第21話 夫人を快楽廃人にする

 宰相は陥落した。残る重臣は近衛隊長ジョールズ・コニウェル子爵だけだ。


 こいつは脳筋バカだけに純粋で国王への忠誠心が高い。そして俺の謀略の成功のためには、何が何でもこの男を手中に収める必要がある。なぜなら、彼を手に入れることは、王城を守るすべての近衛兵を指揮下に置くのと同じことだからである。


 俺は王都オンドン内の中心からは少し外れた所に、とある小さな邸宅を購入した。もともとは富裕な商人か貴族が別邸として保有していたのだろう。小ぶりながらも造りはしっかりしていている。


 小さめの邸宅のわりに敷地は広く、長年手入れがされてないためか草木が生い茂り、ちょっとした林のようになっている。人目を避けるにはもってこいだ。


 ここで俺と子爵夫人フリシア・キルゲーンは何度も密会を重ねた。会を重ねるごとにフリシアは俺におぼれていった。なにしろ俺はチート体力と超絶技巧の持ち主だ。夫人を満足させて肉体と精神を快楽でとろかすことなど容易たやすかった。


 さらにこの女との情事の時に魔法香を焚いてやった。興奮魔法草と多幸魔法草を調合して作った俺のお手製スペシャルブレンドだ。


 魔法香は理性を破壊し感情を増幅させる効能を持つ。チート魔力と体力の持ち主である俺は耐性がある。魔法香などに思考を狂わせられることはない。しかし子爵夫人に対しての効果は絶大だ。彼女は俺と一つになる度に、肉体を構成する原子が宇宙のかなたに弾け飛ぶほどの爆発的悦楽を何度も味わったことだろう。


 そして目論見もくろみ通り、キルゲーン子爵夫人は快楽の奴隷、人格が破壊された性の廃人と化した。もうここまでくれば大丈夫だろう。


 俺はいつものように子爵夫人と寝た。終わった後、とろんとした表情のこの女を言葉巧みに誘導して2通の手紙を出させた。1枚は王太子に宛てて、もう1枚は近衛隊長に宛てて。


 手紙の文面はほぼ同じだ。



◆ ◆ ◆


 王太子殿下へ


 突然の手紙で失礼いたします。あなたに魅了され、あなたのことを思い描き心が揺れ動く毎日です。お会いしたいと思っても、状況上お声をおかけすることすらできず、もどかしく思っておりました。しかし、たとえ世間から受け入れられないとしても、どうしてもあなたにお会いしたくて手紙を書かせていただきました。


 もしあなたの都合がよろしければ、今夜22:00、この手紙に同封されている地図の屋敷の部屋までお越しいただけますでしょうか。わたくしはそこでお待ちしております。夜道にはお気をつけください。


 あなたと会えることを、心より楽しみにしております。



◆ ◆ ◆



 近衛隊長に宛てた手紙も文面はほぼ同じだ。違いは宛先が変わっているのと、時間が22:30に変わっていることだけだ。


 そして封筒には詳細な地図が同封されている。



 約束の日時に先立って、俺はいつものようにフリシアと寝た。今日は魔法草の他に眠り草も混ぜてある。いつものように彼女とのが一通り終わった後、俺はベッドのわきにある小さい机に短剣を置いて退出した。夫人は眠り草の効果でうつらうつらと眠っている。


 俺は屋敷の玄関と夫人が寝ている部屋に撮影用の魔法道具を設置し、奥にある別の部屋に引っ込んだ。そして音声付き映像化魔法で様子を映し出し、ワインを飲みながら待った。

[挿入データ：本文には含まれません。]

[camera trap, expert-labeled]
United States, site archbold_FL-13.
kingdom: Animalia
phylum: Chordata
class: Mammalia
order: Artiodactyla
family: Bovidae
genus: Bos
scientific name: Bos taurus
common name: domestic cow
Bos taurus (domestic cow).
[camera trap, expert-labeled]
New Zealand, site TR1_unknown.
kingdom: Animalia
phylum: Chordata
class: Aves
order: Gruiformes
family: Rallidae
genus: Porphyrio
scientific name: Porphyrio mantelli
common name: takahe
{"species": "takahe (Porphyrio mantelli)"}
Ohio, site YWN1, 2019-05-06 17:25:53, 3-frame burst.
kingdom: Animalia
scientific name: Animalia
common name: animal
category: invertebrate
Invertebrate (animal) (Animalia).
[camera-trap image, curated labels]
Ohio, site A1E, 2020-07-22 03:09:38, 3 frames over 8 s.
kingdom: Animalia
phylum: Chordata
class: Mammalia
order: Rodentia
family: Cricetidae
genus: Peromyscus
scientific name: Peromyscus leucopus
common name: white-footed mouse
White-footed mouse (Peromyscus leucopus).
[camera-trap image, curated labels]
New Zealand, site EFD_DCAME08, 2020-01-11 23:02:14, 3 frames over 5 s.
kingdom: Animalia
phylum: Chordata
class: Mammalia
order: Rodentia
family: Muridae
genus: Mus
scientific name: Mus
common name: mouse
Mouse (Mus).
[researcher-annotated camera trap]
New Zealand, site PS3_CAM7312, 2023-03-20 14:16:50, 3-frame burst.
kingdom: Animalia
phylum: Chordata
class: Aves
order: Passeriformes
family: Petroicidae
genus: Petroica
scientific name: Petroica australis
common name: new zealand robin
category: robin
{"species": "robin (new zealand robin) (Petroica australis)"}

 22:00になると王太子が間抜けな面をしてやってきた。さすがに人目をはばかって軽く変装している。富裕な商人のような身なりにして、髪型も変えている。ぱっと見では王太子殿下とはわからないだろう。


 王太子は屋敷の中に踏み入れた。彼についてきていた侍従と御者の二人は玄関の前の小道にある馬車の中で待機している。こいつらは茂みに潜んでいるエリンドン家の兵士が後で殺す手筈になっている。


 俺は悪意に満ちた調子でつぶやいた。